» WORK REQUIRED: Retype the lines starting at the line containing "Which is nearest" and ending at the line containing "2396 millimetres", with both of those lines included.

Records from a data source
=======

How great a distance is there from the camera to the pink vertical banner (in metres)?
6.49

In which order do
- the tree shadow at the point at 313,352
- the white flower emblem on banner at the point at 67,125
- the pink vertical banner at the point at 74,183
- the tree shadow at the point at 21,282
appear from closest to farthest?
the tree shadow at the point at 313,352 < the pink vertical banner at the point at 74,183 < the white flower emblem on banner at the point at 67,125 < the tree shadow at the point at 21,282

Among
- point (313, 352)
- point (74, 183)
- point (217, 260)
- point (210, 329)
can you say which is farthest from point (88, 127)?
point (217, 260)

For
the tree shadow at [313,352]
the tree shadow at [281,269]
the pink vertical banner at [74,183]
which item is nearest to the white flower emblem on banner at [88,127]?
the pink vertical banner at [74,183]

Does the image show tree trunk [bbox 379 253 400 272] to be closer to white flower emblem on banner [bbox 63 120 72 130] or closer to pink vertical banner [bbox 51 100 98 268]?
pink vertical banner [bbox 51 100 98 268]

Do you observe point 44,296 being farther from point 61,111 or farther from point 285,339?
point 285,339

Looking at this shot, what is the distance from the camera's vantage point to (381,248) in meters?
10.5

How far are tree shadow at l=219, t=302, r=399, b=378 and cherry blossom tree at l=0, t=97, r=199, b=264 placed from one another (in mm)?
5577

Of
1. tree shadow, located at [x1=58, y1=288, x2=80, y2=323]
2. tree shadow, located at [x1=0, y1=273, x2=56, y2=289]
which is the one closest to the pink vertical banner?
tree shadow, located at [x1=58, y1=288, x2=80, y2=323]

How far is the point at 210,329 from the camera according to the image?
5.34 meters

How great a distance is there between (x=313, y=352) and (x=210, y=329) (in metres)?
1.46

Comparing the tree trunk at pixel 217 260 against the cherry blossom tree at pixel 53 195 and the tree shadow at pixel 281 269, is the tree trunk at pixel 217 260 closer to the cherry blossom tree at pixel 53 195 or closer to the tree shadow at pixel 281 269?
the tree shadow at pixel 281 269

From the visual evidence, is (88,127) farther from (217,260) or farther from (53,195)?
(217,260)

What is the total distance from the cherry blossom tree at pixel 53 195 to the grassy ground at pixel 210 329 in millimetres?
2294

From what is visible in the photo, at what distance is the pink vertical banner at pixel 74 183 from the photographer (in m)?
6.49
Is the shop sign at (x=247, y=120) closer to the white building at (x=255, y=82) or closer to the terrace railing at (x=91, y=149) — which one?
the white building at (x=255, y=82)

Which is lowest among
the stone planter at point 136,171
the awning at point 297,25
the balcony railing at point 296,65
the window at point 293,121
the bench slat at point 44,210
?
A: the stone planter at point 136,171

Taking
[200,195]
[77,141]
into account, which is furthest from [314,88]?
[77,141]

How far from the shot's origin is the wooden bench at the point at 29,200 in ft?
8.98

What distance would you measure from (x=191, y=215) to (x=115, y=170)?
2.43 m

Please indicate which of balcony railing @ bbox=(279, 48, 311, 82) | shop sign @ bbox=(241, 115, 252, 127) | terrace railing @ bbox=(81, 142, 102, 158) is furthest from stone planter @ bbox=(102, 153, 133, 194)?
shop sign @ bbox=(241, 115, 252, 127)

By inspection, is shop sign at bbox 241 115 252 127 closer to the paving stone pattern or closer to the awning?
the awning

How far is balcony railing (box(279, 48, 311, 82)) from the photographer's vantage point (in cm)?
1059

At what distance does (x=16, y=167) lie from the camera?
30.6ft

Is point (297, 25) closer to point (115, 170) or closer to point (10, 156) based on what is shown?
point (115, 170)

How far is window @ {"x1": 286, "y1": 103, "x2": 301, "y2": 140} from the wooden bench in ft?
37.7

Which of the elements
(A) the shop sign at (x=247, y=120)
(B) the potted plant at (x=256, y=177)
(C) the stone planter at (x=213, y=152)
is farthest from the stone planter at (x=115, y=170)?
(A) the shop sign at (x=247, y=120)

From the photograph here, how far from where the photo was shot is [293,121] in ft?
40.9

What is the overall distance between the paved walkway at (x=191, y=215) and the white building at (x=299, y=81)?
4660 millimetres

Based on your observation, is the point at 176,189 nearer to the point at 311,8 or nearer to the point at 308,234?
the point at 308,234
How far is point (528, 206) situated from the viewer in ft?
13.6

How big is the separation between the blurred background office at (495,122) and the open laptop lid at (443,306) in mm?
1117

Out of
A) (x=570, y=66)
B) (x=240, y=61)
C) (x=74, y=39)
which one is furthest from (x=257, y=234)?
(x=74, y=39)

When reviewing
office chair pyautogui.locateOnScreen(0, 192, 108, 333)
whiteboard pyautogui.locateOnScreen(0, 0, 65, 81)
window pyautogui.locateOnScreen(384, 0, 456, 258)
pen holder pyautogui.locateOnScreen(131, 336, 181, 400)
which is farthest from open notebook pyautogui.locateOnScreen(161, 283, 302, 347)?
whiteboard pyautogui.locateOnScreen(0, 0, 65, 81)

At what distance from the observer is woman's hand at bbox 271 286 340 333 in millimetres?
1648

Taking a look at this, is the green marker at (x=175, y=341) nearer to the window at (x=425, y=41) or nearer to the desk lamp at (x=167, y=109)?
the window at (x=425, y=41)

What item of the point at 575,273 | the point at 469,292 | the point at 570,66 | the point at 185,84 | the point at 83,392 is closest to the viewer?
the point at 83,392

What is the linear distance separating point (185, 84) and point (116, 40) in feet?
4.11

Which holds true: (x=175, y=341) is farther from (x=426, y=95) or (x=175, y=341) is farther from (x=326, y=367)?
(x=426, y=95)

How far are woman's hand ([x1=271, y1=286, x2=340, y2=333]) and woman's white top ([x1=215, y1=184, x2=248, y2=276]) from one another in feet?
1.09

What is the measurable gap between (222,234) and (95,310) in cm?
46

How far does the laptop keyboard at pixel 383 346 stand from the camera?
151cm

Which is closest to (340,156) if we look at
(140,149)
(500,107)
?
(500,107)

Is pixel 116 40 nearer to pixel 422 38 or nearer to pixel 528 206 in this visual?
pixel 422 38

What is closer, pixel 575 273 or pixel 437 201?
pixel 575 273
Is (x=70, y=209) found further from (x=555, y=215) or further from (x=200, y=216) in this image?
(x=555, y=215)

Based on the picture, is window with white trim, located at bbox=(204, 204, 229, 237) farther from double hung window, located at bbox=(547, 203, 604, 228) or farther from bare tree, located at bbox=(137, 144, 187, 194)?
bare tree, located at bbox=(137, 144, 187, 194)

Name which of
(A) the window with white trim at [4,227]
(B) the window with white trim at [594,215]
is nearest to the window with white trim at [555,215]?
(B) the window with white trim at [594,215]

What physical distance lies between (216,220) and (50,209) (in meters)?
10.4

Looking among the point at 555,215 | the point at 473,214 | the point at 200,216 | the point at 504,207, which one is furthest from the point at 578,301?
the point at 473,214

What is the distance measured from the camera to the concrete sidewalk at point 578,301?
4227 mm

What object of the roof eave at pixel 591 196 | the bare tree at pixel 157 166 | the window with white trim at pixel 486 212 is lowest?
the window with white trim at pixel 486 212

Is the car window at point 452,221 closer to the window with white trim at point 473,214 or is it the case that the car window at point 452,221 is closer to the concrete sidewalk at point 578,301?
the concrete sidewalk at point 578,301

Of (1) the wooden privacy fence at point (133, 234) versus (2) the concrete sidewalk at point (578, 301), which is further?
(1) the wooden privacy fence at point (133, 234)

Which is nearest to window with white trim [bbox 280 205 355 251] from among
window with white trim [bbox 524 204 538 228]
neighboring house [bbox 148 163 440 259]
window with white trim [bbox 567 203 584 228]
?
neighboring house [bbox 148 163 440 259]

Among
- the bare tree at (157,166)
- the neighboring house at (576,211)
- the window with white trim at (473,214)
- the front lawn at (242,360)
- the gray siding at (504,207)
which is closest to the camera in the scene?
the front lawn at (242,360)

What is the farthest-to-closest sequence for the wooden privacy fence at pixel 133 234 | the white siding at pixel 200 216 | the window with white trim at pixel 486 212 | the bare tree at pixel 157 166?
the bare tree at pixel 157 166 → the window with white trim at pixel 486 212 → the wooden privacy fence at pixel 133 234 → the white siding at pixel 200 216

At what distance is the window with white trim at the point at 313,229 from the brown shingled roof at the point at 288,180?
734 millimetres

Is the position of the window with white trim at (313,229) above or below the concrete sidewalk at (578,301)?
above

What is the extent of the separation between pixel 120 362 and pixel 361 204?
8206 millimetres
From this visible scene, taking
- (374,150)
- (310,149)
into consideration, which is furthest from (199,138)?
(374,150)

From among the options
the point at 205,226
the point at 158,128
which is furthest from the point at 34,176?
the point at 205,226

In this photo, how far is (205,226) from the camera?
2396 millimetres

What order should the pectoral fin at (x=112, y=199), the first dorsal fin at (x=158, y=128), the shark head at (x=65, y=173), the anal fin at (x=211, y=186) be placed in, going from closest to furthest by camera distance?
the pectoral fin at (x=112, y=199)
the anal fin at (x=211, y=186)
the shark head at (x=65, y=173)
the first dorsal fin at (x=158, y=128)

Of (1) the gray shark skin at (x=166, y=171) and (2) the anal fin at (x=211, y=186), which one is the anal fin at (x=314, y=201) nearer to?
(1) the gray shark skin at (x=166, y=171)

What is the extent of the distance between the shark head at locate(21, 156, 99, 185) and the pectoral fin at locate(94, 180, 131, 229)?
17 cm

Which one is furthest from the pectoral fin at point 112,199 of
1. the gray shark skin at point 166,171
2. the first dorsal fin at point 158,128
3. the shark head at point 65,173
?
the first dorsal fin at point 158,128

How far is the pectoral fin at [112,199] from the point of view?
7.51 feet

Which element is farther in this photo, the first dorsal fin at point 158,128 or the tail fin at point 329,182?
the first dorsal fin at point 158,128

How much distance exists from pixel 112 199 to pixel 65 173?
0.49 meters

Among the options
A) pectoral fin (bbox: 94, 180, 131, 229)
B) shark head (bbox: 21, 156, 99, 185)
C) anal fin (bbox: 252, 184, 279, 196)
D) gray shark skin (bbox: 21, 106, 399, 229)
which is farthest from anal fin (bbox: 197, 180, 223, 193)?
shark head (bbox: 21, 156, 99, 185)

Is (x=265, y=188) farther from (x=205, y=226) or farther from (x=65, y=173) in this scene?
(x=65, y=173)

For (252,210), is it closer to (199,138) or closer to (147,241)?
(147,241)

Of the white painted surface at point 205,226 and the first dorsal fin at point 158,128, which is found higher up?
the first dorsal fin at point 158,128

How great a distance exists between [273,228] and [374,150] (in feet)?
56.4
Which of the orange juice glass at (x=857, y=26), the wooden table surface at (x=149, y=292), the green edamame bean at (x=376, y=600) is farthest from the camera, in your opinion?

=======

» SOLUTION FOR THIS EXERCISE:
Which is nearest to window with white trim [bbox 280 205 355 251] from among
window with white trim [bbox 524 204 538 228]
neighboring house [bbox 148 163 440 259]
window with white trim [bbox 567 203 584 228]
?
neighboring house [bbox 148 163 440 259]

Among
- the bare tree at (157,166)
- the neighboring house at (576,211)
- the window with white trim at (473,214)
- the front lawn at (242,360)
- the gray siding at (504,207)
which is closest to the camera in the scene?
the front lawn at (242,360)

What is the farthest-to-closest sequence for the wooden privacy fence at pixel 133 234 | the white siding at pixel 200 216 | the window with white trim at pixel 486 212 | the bare tree at pixel 157 166?
the bare tree at pixel 157 166 → the window with white trim at pixel 486 212 → the wooden privacy fence at pixel 133 234 → the white siding at pixel 200 216

At what distance is the window with white trim at the point at 313,229 from the brown shingled roof at the point at 288,180?
734 millimetres

Is the position of the window with white trim at (313,229) above or below the concrete sidewalk at (578,301)?
above

What is the extent of the separation between pixel 120 362 and pixel 361 204?
8206 millimetres
From this visible scene, taking
- (374,150)
- (310,149)
into consideration, which is furthest from (199,138)?
(374,150)

From among the options
the point at 205,226
the point at 158,128
which is furthest from the point at 34,176?
the point at 205,226

In this photo, how far is (205,226) from the camera?
2396 millimetres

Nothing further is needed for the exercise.